## やること
下のリストを全部、一字も変えずにそのままくり返して書いてください。画像は答えに入れないでください。

## 保存したリスト
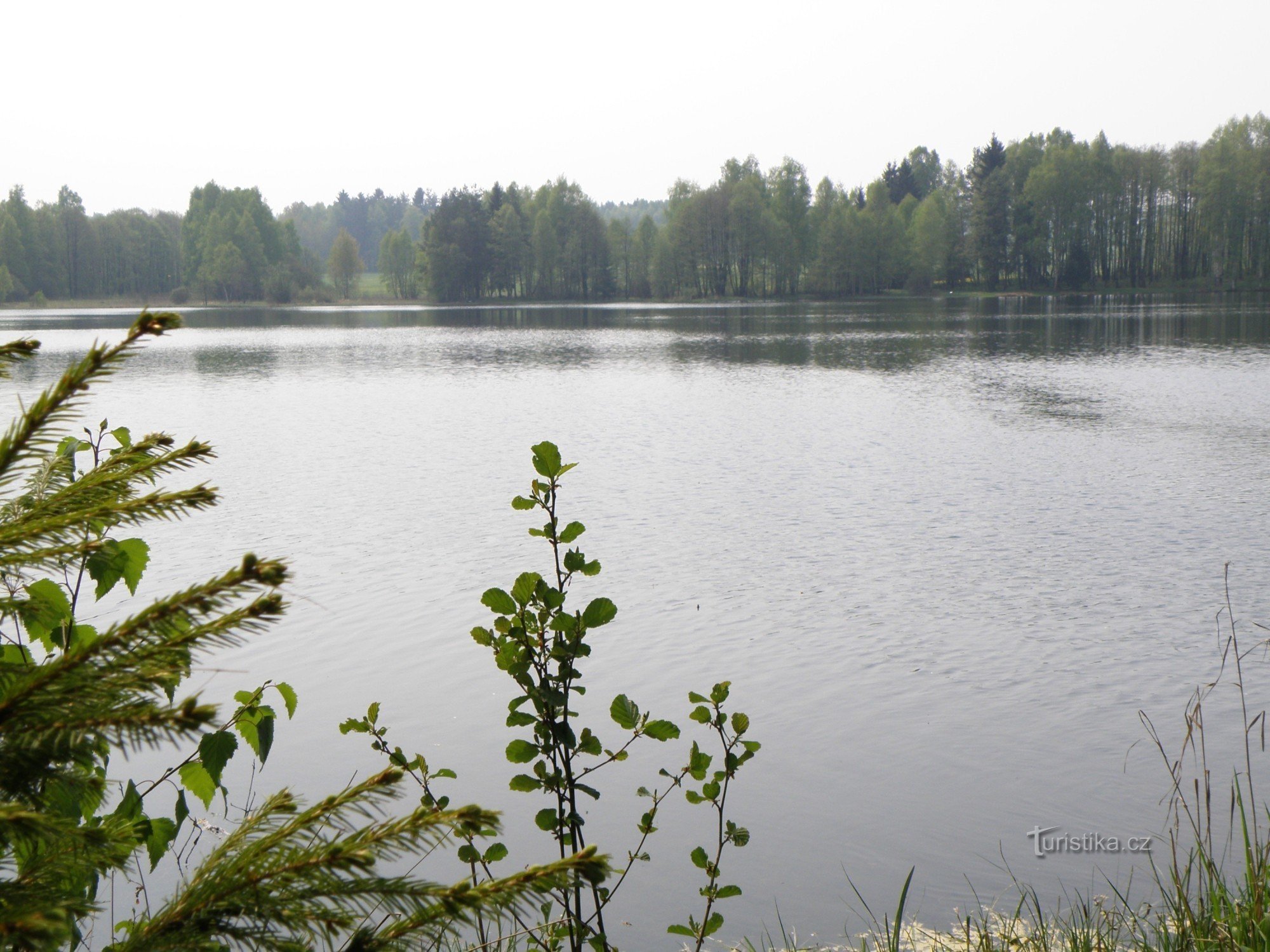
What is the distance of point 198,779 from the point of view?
99.3 inches

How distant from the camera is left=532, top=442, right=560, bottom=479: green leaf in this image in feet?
10.1

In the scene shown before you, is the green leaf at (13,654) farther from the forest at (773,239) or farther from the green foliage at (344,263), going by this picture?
the green foliage at (344,263)

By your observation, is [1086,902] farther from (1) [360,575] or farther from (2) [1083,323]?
(2) [1083,323]

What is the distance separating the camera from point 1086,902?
5.01 meters

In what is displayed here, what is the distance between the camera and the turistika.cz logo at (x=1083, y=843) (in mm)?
5652

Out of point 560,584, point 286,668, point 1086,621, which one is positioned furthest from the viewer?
point 1086,621

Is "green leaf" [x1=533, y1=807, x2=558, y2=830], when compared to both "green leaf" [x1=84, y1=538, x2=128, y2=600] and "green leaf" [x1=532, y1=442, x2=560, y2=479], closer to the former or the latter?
"green leaf" [x1=532, y1=442, x2=560, y2=479]

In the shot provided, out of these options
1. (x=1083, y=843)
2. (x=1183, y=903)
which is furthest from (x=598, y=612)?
(x=1083, y=843)

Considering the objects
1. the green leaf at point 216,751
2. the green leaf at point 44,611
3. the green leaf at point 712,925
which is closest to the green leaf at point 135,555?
the green leaf at point 44,611

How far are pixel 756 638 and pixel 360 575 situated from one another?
459 centimetres

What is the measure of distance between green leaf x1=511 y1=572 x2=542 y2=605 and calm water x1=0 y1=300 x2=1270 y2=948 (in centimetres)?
58

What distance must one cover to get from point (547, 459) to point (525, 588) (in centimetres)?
39

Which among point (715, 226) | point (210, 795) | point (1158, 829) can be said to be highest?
point (715, 226)

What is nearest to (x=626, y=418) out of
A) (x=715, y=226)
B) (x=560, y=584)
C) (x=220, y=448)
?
(x=220, y=448)
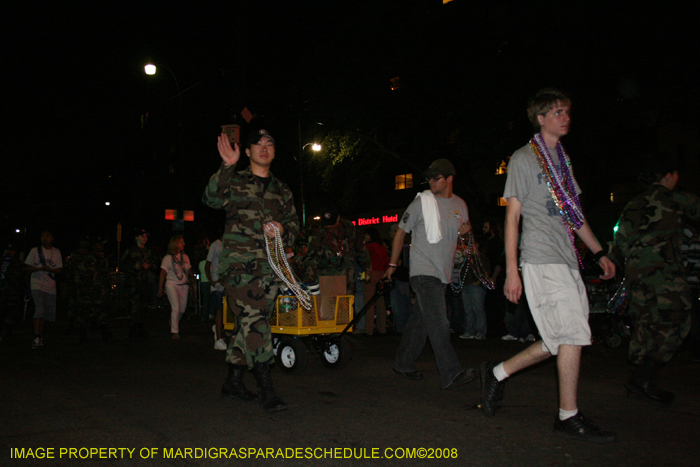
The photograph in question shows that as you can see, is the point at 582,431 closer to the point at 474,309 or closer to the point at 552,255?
the point at 552,255

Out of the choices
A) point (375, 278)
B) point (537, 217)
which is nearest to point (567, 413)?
point (537, 217)

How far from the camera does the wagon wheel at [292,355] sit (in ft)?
23.3

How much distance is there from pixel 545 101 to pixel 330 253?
5.69 metres

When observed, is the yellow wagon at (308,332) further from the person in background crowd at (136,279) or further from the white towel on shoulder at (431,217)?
the person in background crowd at (136,279)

## できあがり
What is the distance of point 198,779 from the point of view?
99.3 inches

How distant from the camera is left=532, top=442, right=560, bottom=479: green leaf in this image in feet?
10.1

In the scene shown before you, is the green leaf at (13,654) farther from the forest at (773,239) or farther from the green foliage at (344,263), going by this picture?
the green foliage at (344,263)

By your observation, is [1086,902] farther from (1) [360,575] or farther from (2) [1083,323]?
(2) [1083,323]

What is the distance separating the camera from point 1086,902?
5.01 meters

In what is displayed here, what is the distance between the camera and the turistika.cz logo at (x=1083, y=843) (in mm)?
5652

Out of point 560,584, point 286,668, point 1086,621, which one is positioned furthest from the viewer?
point 1086,621

Is "green leaf" [x1=533, y1=807, x2=558, y2=830], when compared to both "green leaf" [x1=84, y1=538, x2=128, y2=600] and "green leaf" [x1=532, y1=442, x2=560, y2=479], closer to the former or the latter?
"green leaf" [x1=532, y1=442, x2=560, y2=479]

In the shot provided, out of these options
1. (x=1083, y=843)
2. (x=1183, y=903)
which is furthest from (x=598, y=612)?
(x=1083, y=843)

Considering the objects
1. the green leaf at point 216,751
2. the green leaf at point 44,611
3. the green leaf at point 712,925
which is closest to the green leaf at point 135,555?
the green leaf at point 44,611

How far are pixel 756 638 and pixel 360 575 situated from one another?
459 centimetres

What is the measure of distance between green leaf x1=511 y1=572 x2=542 y2=605 and calm water x1=0 y1=300 x2=1270 y2=948 (in centimetres)?
58

What distance must one cover to get from point (547, 459) to point (525, 588) (in centimetres)?
39

Which among point (715, 226) | point (210, 795) | point (1158, 829) can be said to be highest?
point (715, 226)

What is nearest to (x=626, y=418) out of
A) (x=715, y=226)
B) (x=560, y=584)
C) (x=220, y=448)
?
(x=220, y=448)
The photograph in question shows that as you can see, is the point at 582,431 closer to the point at 474,309 or closer to the point at 552,255?
the point at 552,255

Out of the choices
A) point (375, 278)
B) point (537, 217)
which is nearest to point (567, 413)?
point (537, 217)

How far from the camera does the wagon wheel at [292,355] sit (in ft)?
23.3

How much distance is there from pixel 545 101 to pixel 330 253?
5.69 metres

When observed, is the yellow wagon at (308,332) further from the person in background crowd at (136,279) or further from the white towel on shoulder at (431,217)?
the person in background crowd at (136,279)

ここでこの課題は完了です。